Based on joint work with Sai Praneeth Karimireddy & Thijs Vogels.
- 15:30-16:00: Break
16:00: Invited Session on Post-Shannon Communications
Organized by Marios Kountouris (EURECOM)
- 16:00: Invited talk by Yonina Eldar (Weizmann Institute of Science, Israel)
- Title: Task-Based Sampling and Quantization
We consider sampling and quantization systems that can operate at sampling and bit rates far lower than traditionally required, by representing a specific desired function of the signal rather than the signal itself. The proposed systems employ analog pre-filtering, uniform low rate sampling, and scalar uniform quantization of the input before subsequently recovering the task using a digital recovery filter. We optimize the analog and digital filters for the specific task and show that in certain cases even one-bit quantization is possible while still approaching the optimal performance of high rate samplers.
- 16:20: Invited talk by Holger Boche (Technische Universität München, Germany)
- Title: TBA
- 16:40: Invited talk by Mari Kobayashi (Technische Universität München, Germany)
- Title: Scalable Information Extraction for Semantic Communications
We consider a scenario where the encoder observes the source remotely and wishes to extract multiple descriptions in a scalable manner depending on the allowed levels of complexity.
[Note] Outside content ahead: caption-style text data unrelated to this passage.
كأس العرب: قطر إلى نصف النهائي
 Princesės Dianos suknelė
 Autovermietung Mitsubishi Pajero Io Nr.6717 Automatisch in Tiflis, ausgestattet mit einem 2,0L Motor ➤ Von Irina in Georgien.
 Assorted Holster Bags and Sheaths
By focusing on the successive refinement encoding and degraded side information at the decoders, we characterize the relevance-complexity complexity region for Gaussian sources. Then, we derive a variational inference type algorithm to deal with general sources under unknown distributions and provide experimental results on the popular dataset. Finally, we discuss a possible application in the context of semantic communications, where each node equipped with on-board sensors wishes to send a message that conveys only the most relevant piece of information depending on the required tasks. This is a joint work with Abdellatif Zaidi and Mohammad Mahdi Mahvari.
- 17:00: Invited talk by Victoria Kostina (Caltech, USA)
- Title: The value of timing information in coding and control
We consider a scenario where the encoder observes a stochastic process in real time and decides when and what to transmit about it, while the decoder estimates the process in real time using the codewords it has received by then. For a class of stochastic processes, we determine the optimal tradeoff between the expected instantaneous distortion incurred at the decoder and the expected bit rate, and we show that a simple two-threshold coding policy that transmits a single bit once the process innovation passes one of the two thresholds achieves it. Surprisingly, the achievable distortion-rate tradeoff is better than the distortion-rate tradeoff achieved in the limit of infinite delay by the best block code. This is because our event-triggered coding policy exploits the free timing information supplied by the zero-delay channel between the encoder and the decoder. The results are extended to channels with delay and to control. This is joint work with Nian Guo.